Secret Manager, by default, encrypts all secrets at rest using AES-256 and TLS in transit. For an added layer of security, you can use Customer-managed encryption keys (CMEK).

Secrets have versions, which are immutable objects that store sensitive data. A given release may point to a specific secret version or access its latest alias. This makes it easy to manage application secrets, especially when rolling back application configuration.

Since Secret Manager is a managed service, it becomes an excellent choice for startups, and larger organizations, who want an easy and low-maintenance solution for secure secret storage.

Let's see how we can create our first secret using Secret Manager:

# create initial secret
gcloud secrets create DB_PRIMARY_PASSWORD

# create secret's first version with a random password
gcloud secrets versions add test --data-file=- \
  <<< $(openssl rand -base64 32)

# get latest version data
gcloud secrets versions access latest --secret=DB_PRIMARY_PASSWORD

We now have our database password stored in Secret Manager, but how do we leverage it in our application?

Hush

To enable our application to read secrets from Secret Manager, we use Hush, a runtime configuration loader for Elixir applications, which supports multiple providers such as Google Secret Manager.

When hush is configured as a Config Provider in release mode, it resolves the application's configuration during the system boot process and restarts the application with the correct configuration applied to it. Using this method, we can start an Elixir application without writing sensitive data to disk, as all secrets are loaded at runtime.

So how do we configure Hush in our application? First, we add our required dependencies.

# mix.exs

def deps() do
  [
    {:goth, "~> 1.3"},
    {:hush, "~> 1.0"},
    {:hush_gcp_secret_manager, "~> 1.0"},
  ]
end

Secondly, we configure the application release to use Hush as a config provider. When the erlang VM starts, Hush will fetch the configuration from Secret Manager and trigger a restart of the application with the full configuration.

# mix.exs

def project() do
  [
    # ...
    releases: [
      slab: [
        config_providers: [{Hush.ConfigProvider, nil}]
      ]
    ]
  ]
end

If we use Hush configuration in a non-release environment, we'll want Hush to resolve any configuration before our application starts.

# lib/application.ex

defmodule Slab.Application do
  def start(_, _) do
    unless Hush.release_mode?(), do: Hush.resolve!()

    # ...
  end
end

Lastly, we configure hush_gcp_secret_manager to use goth, an Elixir client to authenticate with Google Cloud, and the Google Cloud project to read the secrets from. Make sure you set the GOOGLE_PROJECT_ID environment variable in the application.

# config/runtime.exs

config :hush_gcp_secret_manager,
  project_id: System.fetch_env!("GOOGLE_PROJECT_ID"),
  goth: [name: Hush.Goth]

Now we can use Hush to read configuration from Secret Manager, for example, let's configure our Ecto repo.

# config/runtime.exs

alias Hush.{GcpSecretManager, SystemEnvironment}

if config_env() == :prod do
  config :slab, Slab.Repo,
    hostname: {:hush, SystemEnvironment, "DB_PRIMARY_HOST"},
    password: {:hush, GcpSecretManager, "DB_PRIMARY_PASSWORD"},
    pool_size: {:hush, SystemEnvironment, "SLAB_REPO_POOL_SIZE", cast: :integer}
end

You can read more about Hush and its API on its project page.

★ ★ ★ ★ ★ ★ ★

— Stated goal —
Carry on the article on Secret Manager and Hush, starting after its final sentence. The items after this sentence are separate from the article on Secret Manager and Hush.

— Excerpted data —

★ ★ ★ ★ ★ ★ ★

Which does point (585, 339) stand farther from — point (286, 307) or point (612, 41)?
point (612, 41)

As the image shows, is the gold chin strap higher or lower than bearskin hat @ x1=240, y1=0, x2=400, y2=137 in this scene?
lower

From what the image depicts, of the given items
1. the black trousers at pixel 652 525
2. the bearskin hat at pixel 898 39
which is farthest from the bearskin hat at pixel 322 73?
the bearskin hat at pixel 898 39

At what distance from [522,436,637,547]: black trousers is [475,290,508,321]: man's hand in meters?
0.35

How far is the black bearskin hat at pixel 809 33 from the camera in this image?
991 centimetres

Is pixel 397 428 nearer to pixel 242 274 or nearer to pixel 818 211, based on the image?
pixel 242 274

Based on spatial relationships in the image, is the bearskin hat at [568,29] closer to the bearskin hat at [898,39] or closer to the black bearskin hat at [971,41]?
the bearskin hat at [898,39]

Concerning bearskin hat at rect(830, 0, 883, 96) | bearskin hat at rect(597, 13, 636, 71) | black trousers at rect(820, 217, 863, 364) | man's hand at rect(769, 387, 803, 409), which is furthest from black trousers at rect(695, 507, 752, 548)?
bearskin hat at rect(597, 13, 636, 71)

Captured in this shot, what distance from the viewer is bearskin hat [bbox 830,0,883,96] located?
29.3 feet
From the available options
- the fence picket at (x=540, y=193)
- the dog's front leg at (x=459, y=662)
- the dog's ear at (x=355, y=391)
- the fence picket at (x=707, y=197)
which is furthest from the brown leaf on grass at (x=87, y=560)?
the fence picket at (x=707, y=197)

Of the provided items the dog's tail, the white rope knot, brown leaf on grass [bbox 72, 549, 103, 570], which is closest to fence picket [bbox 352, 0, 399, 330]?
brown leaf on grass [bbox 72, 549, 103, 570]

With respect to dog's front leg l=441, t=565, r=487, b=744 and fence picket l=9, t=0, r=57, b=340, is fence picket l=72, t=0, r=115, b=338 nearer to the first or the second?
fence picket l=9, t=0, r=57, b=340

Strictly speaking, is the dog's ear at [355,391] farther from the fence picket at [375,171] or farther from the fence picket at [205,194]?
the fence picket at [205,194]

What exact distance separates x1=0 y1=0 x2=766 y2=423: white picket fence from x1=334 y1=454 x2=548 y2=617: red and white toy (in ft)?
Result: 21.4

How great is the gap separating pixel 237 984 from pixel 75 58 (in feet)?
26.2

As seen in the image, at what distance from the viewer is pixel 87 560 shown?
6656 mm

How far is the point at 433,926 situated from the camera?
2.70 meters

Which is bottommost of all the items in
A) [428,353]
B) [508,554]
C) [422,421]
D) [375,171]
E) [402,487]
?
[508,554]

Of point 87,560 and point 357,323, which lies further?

★ ★ ★ ★ ★ ★ ★

— Answer to this task —
Keyless Authentication

A service account is a special type of Google account intended to represent a non-human user that needs to authenticate and be authorized to access data in Google APIs. ― Understanding Service Accounts

These service accounts are used throughout Google Cloud. Some of them are provisioned by default. For example, all Compute VMs are assigned the PROJECT_NUMBER-compute@developer.gserviceaccount.com service account to them as the default service account. This machine can now talk to your Google Cloud APIs using said service account.

You can also create service accounts for specific purposes and only grant them the permissions they need, fulfilling the principle of least privilege.

To interact with Google Cloud APIs, you need a service account and a way to impersonate it. In Google Cloud, there are two ways.

Using a service account key

Unlike normal users, service accounts don't have passwords, they instead use RSA key pairs for authentication. You can generate and download the private service account key and use it to exchange a JWT Bearer token for interacting with Google Cloud. If you used a quick start guide for GCP, there is a good chance you created a service account key file (ends in .json).

On the other hand, service account keys can become a security risk if not managed carefully. Threats related to service account keys include credential leakage, privilege escalation, and information disclosure. The best way to mitigate these threats is to avoid user-managed service account keys whenever possible.

Using Application Default Credentials

Google Cloud API clients that implement Application Default Credentials will always try to locate a service account key, or if the service running the application has an attached service account, can use the metadata server to authenticate to said service account without using a key at all.

One example of this is the compute service account that is attached to a VM by default, any API calls made by an API client running on that VM that use Application Default Credentials will use the compute service account without ever having to use a private key.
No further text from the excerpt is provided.